Fi squealed as Ellie splashed her way in the middle. Homer blushed looking at Fi. She was easy on the eyes. The most innocent, with her doll like quality. He couldn't help but feel protective of her when she looked the way she did. She had surprised him. Her inner strength shone through her fear he knew she thought would over power her. She was a good person, not the snob he thought she would have been. She didn't deserve this. She wasn't built to handle death, violence, the war raging outside the pit's of hell.
Homer didn't move as Robyn came to take a seat at his side. She pushed the wet hair off her forehead, staring ahead.
"Homer." She had that tone to her voice. His heart leapt, skipping a beat. "We can't just stay here and do nothing forever."
He sighed.
"I know." He fought with himself. "It's just." He didn't felt that voicing his fears of loosing anyone else would kill all of them, kill him. He was happy here, now. He wished he could freeze time, stay in this blissful moment, where the war didn't matter, where there was no death count, where there was one depending on them. "Can't we just have a little time." He knew in his heart, they couldn't afford the risk.
"We can't pretend there isn't a war on, we can't pretend like we haven't lost what have."
Robyn was the reasonable one, the smart one. He knew it was time, he suspected they all did. It was only the fear of saying out loud, breaking the eerie comfortable silence.
"I know, I just don't want this to end just yet."
"No one does but it's time. We need to do something. Come to a decision, make plans." She left him to ponder.
What if this is it? What if this is the last good moment they would spend together. They could die tomorrow. Homer knew that since Corrie and Kevin left for the hospital, the group had fallen in a heap. They didn't want to fight the war, but they couldn't sit by and let it happen. They need a reason to climb out of Hell. A reason to risk going down Taylor's stitch and into what was once their town.

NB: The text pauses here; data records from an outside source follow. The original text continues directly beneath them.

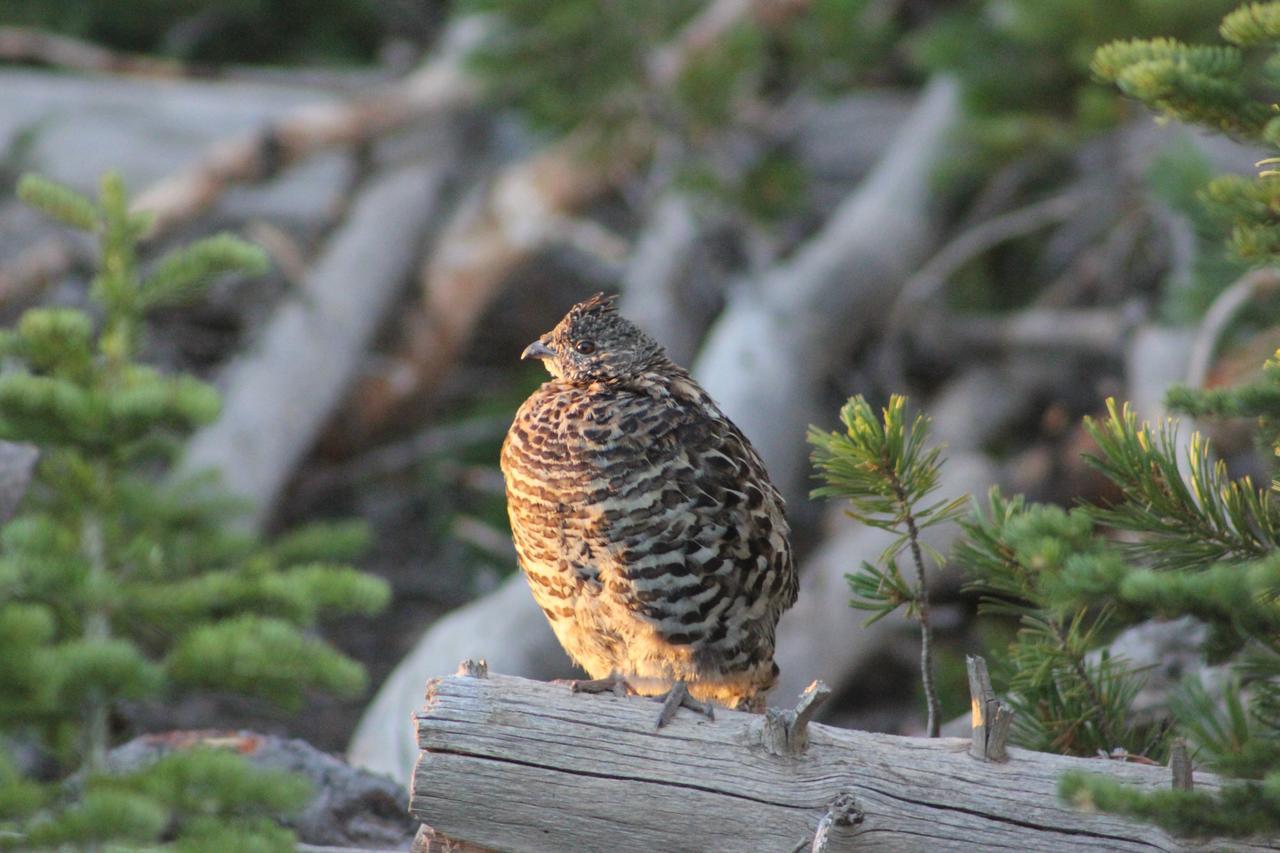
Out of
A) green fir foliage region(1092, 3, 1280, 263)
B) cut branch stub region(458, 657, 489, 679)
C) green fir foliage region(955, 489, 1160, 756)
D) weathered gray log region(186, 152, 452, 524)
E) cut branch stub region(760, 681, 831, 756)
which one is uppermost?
weathered gray log region(186, 152, 452, 524)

If they might die, Homer wanted it to be for a reason. They needed a propose.
It was suddenly clear to him, he knew what they needed to do.
He called a meeting, Robyn was right, it was time.
That night as they sat by the unlit camp fire, he offered up them a cause, a reason to head back into war.
Homer said his piece, it was quite impressive but the last line was the one that light up all their eyes.
"I think we should go find Kevin and Corrie."